On the weekends, a fire constantly burned in the firepit, even when Rachel’s little family resort had been much smaller. She and Bryce had never cared if the patio was full or not; it had always felt like they were the only ones in the world. “We made a lot of memories here.”
His laughter sobered. “We made a lot of memories all over this place.”
A blush rocketed into her cheeks. He was not wrong. She turned to smack his arm or elbow him in the ribs—God, she was acting like a teenager again. His hands gripped her sides and lifted her on top of the wall. Bryce kept his hands on her waist. “We need ground rules.”

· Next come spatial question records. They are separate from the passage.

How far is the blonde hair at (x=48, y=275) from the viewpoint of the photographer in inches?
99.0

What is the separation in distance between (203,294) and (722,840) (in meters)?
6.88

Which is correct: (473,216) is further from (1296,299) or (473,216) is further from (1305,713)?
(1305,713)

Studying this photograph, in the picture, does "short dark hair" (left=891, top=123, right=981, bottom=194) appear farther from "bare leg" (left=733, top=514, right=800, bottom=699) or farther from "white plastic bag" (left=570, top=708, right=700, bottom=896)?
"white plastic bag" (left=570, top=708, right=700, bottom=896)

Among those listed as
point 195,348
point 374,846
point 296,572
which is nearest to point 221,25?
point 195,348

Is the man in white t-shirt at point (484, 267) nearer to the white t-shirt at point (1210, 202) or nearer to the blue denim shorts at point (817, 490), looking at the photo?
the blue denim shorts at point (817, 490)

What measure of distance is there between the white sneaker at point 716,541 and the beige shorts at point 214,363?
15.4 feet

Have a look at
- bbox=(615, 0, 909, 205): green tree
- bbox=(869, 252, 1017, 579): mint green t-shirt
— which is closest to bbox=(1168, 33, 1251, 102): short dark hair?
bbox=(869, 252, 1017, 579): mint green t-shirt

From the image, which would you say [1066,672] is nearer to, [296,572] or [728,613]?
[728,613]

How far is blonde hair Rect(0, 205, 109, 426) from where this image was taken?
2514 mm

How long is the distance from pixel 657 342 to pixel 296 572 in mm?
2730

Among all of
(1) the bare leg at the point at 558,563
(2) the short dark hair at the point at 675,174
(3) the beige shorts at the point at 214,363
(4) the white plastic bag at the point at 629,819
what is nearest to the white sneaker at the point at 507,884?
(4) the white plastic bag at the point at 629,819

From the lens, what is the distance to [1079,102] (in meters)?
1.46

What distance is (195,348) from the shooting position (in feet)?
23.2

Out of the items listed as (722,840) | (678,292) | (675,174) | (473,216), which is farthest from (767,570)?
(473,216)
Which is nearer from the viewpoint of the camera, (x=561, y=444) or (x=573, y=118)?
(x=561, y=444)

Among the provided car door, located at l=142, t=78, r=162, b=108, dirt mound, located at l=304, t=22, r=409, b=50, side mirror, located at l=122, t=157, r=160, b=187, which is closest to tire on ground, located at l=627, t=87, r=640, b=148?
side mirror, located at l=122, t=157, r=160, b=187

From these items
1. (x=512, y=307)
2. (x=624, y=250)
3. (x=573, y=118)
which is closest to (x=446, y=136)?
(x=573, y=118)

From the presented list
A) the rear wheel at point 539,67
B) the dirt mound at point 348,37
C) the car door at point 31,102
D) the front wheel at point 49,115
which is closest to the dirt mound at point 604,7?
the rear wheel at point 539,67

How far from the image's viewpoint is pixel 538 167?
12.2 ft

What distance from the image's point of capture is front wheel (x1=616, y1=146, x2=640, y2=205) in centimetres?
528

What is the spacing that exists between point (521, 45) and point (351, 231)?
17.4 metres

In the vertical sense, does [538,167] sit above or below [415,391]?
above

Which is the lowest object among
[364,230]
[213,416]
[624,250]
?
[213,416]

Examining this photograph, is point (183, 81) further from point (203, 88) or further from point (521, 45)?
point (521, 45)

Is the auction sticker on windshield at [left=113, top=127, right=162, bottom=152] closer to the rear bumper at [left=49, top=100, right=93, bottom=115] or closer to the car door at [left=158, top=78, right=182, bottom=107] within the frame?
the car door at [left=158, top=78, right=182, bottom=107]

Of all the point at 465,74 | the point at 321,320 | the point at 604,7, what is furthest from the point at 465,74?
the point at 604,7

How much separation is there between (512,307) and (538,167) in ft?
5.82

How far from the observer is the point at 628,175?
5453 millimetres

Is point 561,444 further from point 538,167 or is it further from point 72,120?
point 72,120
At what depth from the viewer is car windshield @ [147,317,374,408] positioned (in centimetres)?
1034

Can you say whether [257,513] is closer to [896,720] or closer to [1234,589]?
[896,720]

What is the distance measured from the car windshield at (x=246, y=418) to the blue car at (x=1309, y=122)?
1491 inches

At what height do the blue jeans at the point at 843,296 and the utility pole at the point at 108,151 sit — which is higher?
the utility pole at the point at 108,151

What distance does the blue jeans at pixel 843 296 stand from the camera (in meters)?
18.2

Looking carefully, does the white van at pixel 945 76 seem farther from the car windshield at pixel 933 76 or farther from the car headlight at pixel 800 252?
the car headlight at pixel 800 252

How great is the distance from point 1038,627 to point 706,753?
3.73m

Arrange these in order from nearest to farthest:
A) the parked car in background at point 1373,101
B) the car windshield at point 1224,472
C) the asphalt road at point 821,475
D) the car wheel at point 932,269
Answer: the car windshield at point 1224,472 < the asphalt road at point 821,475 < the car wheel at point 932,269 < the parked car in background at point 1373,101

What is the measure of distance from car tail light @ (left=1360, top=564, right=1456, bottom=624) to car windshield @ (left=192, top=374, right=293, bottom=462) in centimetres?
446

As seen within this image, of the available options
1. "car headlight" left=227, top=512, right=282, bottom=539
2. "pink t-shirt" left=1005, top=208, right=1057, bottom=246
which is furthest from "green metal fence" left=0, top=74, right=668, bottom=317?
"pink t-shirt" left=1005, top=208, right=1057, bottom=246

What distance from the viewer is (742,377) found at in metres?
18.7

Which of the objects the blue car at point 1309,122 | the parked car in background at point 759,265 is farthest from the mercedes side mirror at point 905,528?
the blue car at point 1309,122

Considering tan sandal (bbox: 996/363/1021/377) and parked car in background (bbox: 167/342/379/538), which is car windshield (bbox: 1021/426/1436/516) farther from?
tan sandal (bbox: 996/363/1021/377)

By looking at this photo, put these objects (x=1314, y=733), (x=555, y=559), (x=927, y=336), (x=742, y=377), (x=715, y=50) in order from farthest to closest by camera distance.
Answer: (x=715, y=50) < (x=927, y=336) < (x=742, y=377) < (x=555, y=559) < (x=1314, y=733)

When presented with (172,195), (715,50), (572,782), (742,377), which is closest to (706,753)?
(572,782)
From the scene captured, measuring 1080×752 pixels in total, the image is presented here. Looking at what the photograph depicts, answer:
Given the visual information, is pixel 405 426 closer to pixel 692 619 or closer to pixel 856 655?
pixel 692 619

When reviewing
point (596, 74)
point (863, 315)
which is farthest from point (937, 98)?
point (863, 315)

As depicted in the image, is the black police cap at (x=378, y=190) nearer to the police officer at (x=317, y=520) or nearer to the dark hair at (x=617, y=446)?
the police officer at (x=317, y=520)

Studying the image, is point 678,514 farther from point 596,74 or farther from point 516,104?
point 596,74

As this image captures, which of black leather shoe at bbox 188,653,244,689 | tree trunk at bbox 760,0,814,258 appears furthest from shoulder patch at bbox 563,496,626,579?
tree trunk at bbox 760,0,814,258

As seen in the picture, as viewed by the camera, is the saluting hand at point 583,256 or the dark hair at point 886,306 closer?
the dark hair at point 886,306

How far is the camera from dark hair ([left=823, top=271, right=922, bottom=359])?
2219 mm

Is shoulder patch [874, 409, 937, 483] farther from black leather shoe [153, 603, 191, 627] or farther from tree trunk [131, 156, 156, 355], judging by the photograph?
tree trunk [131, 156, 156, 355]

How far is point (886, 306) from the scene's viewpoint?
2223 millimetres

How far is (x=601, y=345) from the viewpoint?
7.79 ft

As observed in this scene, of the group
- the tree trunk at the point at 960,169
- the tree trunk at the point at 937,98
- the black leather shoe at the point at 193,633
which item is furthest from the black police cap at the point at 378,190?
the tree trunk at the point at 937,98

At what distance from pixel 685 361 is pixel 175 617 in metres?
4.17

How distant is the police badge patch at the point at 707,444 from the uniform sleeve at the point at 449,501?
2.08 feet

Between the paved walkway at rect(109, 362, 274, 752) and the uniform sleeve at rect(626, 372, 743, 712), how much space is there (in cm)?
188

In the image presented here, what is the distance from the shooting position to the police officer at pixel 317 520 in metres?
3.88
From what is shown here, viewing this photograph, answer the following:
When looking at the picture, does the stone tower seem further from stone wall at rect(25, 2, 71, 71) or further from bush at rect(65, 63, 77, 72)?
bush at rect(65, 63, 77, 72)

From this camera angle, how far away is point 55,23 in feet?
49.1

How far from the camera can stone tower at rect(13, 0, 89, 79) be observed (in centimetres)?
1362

“What? No. We don’t need ground rules. This is just pretend for the sake of my mother.”
His fingers flexed into her side before he let go, but he didn’t back up.
Bryce positioned himself between her thighs.
She could lean forward, hang her arms around his neck, and kiss him.
She’d done that a hundred times in what felt like a million years ago.
Her heart raced just as it had when they hadn’t been playing pretend.
“I’m not the guy you used to know.” He pushed her hair behind her ears. “And I don’t really do distractions anymore. Work is it for me. It’s what I do. Hell, it’s all I do.”